Глава 4. Все мы родом из детства
в соответствии с его желанием
Новые времена.
Глава 4. Все мы родом из детства
Хорошо ли вы помните детство и школьные годы? Мне так и хочется сказать словами из любимого многими фильма: «Тут помню, а тут не помню». О чём вспомнил, давно написал в рассказах. Но отдельные фрагменты детства живут со мной до сих пор. Я их ощущаю, словно они происходили вчера.
Ещё дошкольником, гоняя с пацанами по Лесному*, вдруг ни с того ни с сего внезапно меня насквозь пронизывал парализующий страх, будто бабушки нет. Она внезапно умерла… Я всё бросал и, задыхаясь, мчался, как ненормальный, домой. Перескакивая через ступеньки, спотыкаясь и падая, врывался в нашу комнату в коммуналке и влетал в бабушкину юбку, обхватывал её ноги и ждал, когда она меня погладит по голове. Ласково поглаживая, она спрашивала:
– Ты чего испугался, сынок? Всё хорошо…
У приятелей во дворе только у двоих отцы вернулись с войны, я был третьим, но с грудного возраста проживал у дедушки с бабушкой (мама кормить не могла и др. обстоятельства). Сказать, что она меня очень любила, не сказать ничего… Называла сынком.
Нашу разновозрастную ватагу сегодня окрестили бы хулиганьём, но мы были обычными ребятами своего времени. Нынешние не поняли бы. Ходили оборванцами: летом трусы и майки, босиком; зимой валенки, фуфайки, ушанки. Копали боеприпасы, мастерили поджигные и рогатки. Жили бедно, не сытно, но никого из нас это не смущало. Главное – кончилась война.
Дед был учёным лесоводом, а бабушка художником. Они жили в параллельных мирах, которые никак на мой тогдашний взгляд нигде не пересекались. Он – в своей малюсенькой комнатке, которую мы называли кабинетом, всегда заваленной книгами и бумагами, – там же и спал на железной кровати у стены, а мы с бабушкой жили среди холстов, красок, кистей, инструментов для изготовления искусственных цветов и игрушек. Заходить к деду и шуметь было запрещено. Бабушка всегда предупреждала: «
– Тише, дедушка работает. Он книги пишет.

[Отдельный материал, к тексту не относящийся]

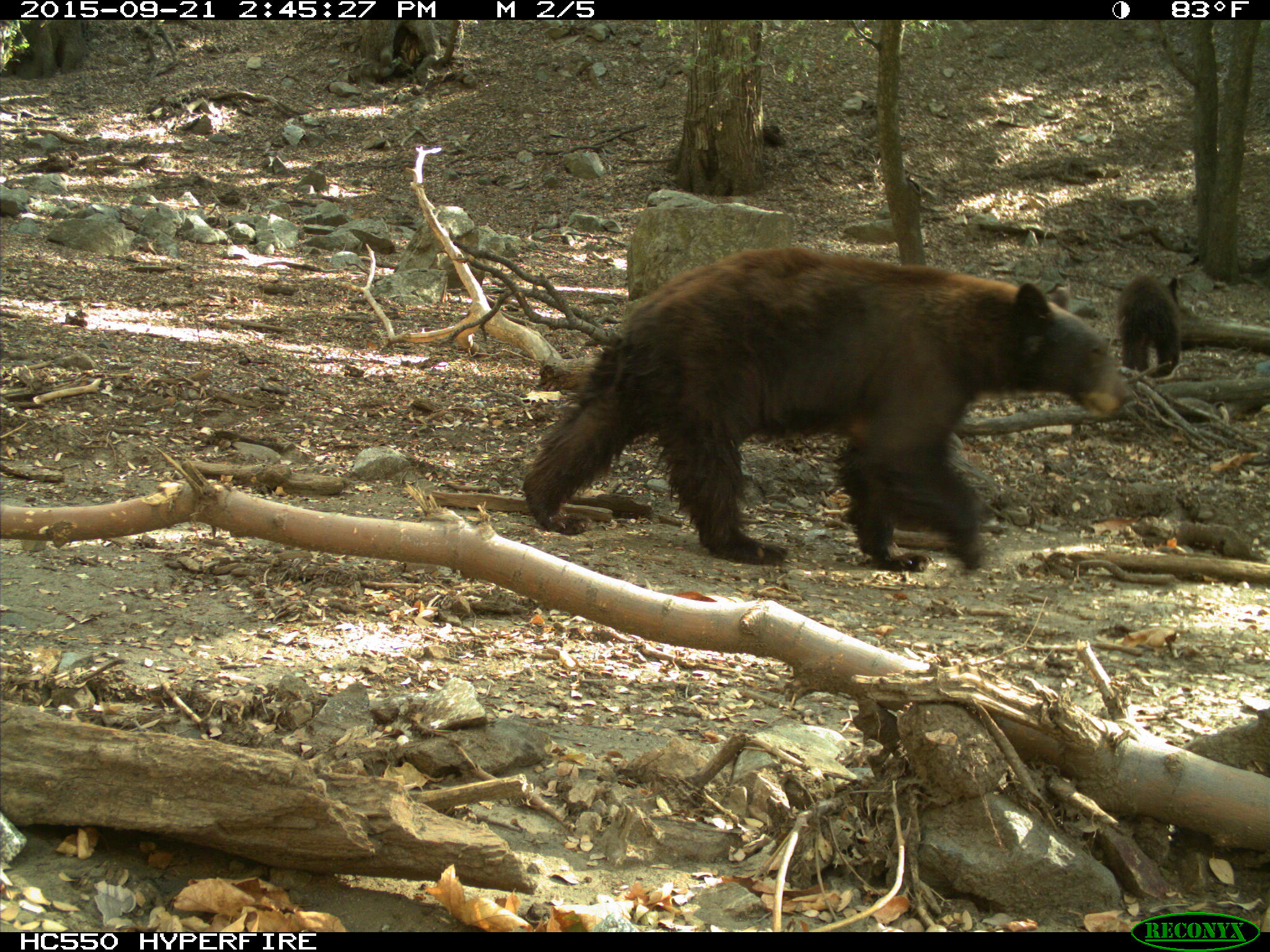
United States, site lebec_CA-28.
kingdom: Animalia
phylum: Chordata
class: Mammalia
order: Carnivora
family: Ursidae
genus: Ursus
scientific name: Ursus americanus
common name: american black bear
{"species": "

Злить деда было и опасно: он имел взрывной характер и мог угостить своей палкой из берёзового корня.
Много времени прошло, а я и сейчас иногда во сне чувствую запах масляных красок и тепло бабушкиных рук. Она сочиняла мне сказки из нашей жизни и рисовала их на страницах школьных альбомов для рисования. Тексты писала небрежно, сикось-накось, под рисунками, от руки. Рассказывала сюжеты известных картин, особенно непонятной мне библейской тематики. Рассказывала про греческих богов, о христианстве.
Другое знаковое событие произошло, уже когда я пошёл в школу – в отпуск приехали мама и папа с братом Максимом. Отец привёз немецкий фотоаппарат Voigtlander Superb – двухобъективную зеркалку. Он увлекался фотографией и решил сделать мне царский подарок (себе он приобрёл на толкучке Лейку). Он оказался первым и последним… Но об этом ниже.
Чем в те времена был фотоаппарат? Да ещё для мальчишки. Космической ракетой? Наверное, больше! Да мы санки и лыжи изготавливали сами! Распаривали концы, загибали их, втыкая в разбитую чугунную батарею отопления, перематывая верёвками. Коньки «Затыкучки» привязывали на валенки… А тут фотоаппарат! Да ещё с кучей реактивов и фотобумагой!
Отец, пока они с мамой находились у бабушки с дедушкой, около месяца учил меня фотографировать, проявлять плёнку и печатать фотографии.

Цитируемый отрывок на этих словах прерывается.